A poucos passos da Piazza Venezia,
encontra-se uma arca do tesouro, uma arca do tesouro de arte e história, onde a
espiritualidade do santo fundador da ordem religiosa dos Jesuítas teve o seu “berço”.
Tentemos, em primeiro lugar, ter um quadro demográfico da Cidade Eterna na
época de Inácio: quando o santo guerreiro espanhol, em 1537, chegou a Roma, a
cidade tinha cerca de 50.000 habitantes. O Palazzo Venezia, na época, era a
residência da corte papal. Portanto, a decisão de colocar a sede da Ordem perto
da praça romana (hoje conhecida como “Piazza del Gesù”) não foi, certamente,
casual. Para Santo Inácio, a casa que ficava nas proximidades do Palazzo
Venezia era a sua quarta casa. E este lugar acolheu sempre a reunião dos
Companheiros de Jesus para a eleição do seu primeiro Geral: depois de algumas
reticências, foi o próprio Inácio a assumir o importante papel. Era o dia 8 de Abril
de 1541.
◇ ◇ ◇ ◇ ◇ ◇ ◇
Instruções:
[1] Reescreva em forma de lista o trecho do excerto que começa em «Tentemos, em primeiro lugar» e segue até ao final, conservando os factos principais.
[2] Segundo o excerto, quantos habitantes tinha Roma quando Inácio lá chegou?
[3] Enumere todas as praças e palácios de Roma mencionados pelo nome no excerto.
◇ ◇ ◇ ◇ ◇ ◇ ◇
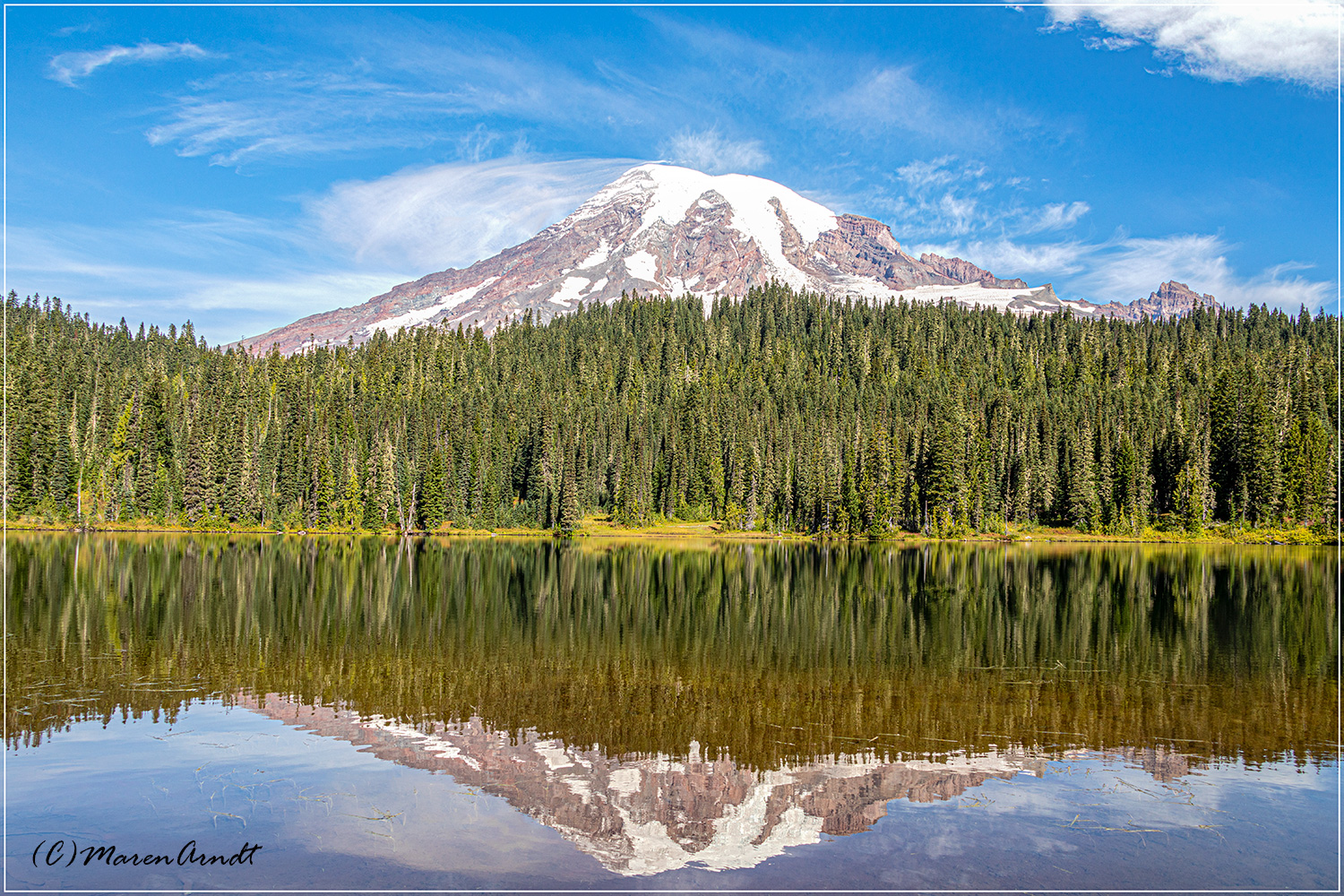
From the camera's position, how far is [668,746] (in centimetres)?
1739

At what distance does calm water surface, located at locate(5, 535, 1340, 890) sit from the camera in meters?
12.2

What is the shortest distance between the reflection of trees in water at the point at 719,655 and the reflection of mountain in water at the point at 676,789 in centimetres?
97

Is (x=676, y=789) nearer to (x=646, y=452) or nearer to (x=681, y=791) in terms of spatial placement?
(x=681, y=791)

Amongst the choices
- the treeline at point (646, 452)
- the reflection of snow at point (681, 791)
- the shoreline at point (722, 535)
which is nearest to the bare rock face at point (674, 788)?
the reflection of snow at point (681, 791)

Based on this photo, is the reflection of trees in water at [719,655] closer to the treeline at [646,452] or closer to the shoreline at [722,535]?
the shoreline at [722,535]

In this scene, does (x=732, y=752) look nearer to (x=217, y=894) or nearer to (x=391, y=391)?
(x=217, y=894)

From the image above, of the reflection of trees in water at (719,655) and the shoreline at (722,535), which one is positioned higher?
the reflection of trees in water at (719,655)

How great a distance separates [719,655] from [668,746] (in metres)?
10.4

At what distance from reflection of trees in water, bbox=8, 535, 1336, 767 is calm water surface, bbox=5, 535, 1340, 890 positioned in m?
0.17

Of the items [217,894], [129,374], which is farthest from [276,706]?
[129,374]

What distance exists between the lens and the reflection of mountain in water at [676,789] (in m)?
13.0

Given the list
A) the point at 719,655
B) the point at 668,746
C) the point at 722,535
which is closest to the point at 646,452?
the point at 722,535

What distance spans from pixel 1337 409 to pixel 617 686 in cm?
15040

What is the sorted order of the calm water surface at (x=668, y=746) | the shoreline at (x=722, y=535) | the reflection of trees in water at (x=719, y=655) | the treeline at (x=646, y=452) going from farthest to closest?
the treeline at (x=646, y=452)
the shoreline at (x=722, y=535)
the reflection of trees in water at (x=719, y=655)
the calm water surface at (x=668, y=746)
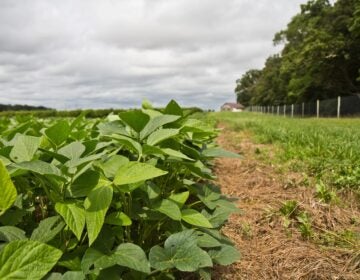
◇ ◇ ◇ ◇ ◇ ◇ ◇
Respostas por tarefa:
[1]
- Quando Inácio chegou a Roma, em 1537, a cidade tinha cerca de 50.000 habitantes.
- O Palazzo Venezia era então a residência da corte papal. Por isso, a escolha de instalar a sede da Ordem perto da praça hoje conhecida como «Piazza del Gesù» não foi casual.
- A casa situada nas proximidades do Palazzo Venezia foi a quarta casa de Santo Inácio.
- Nesse lugar reuniram-se os Companheiros de Jesus para eleger o seu primeiro Geral. Após algumas reticências, o próprio Inácio assumiu o cargo, a 8 de Abril de 1541.

[2] Cerca de 50.000 habitantes.

[3] Piazza Venezia, Palazzo Venezia, Piazza del Gesù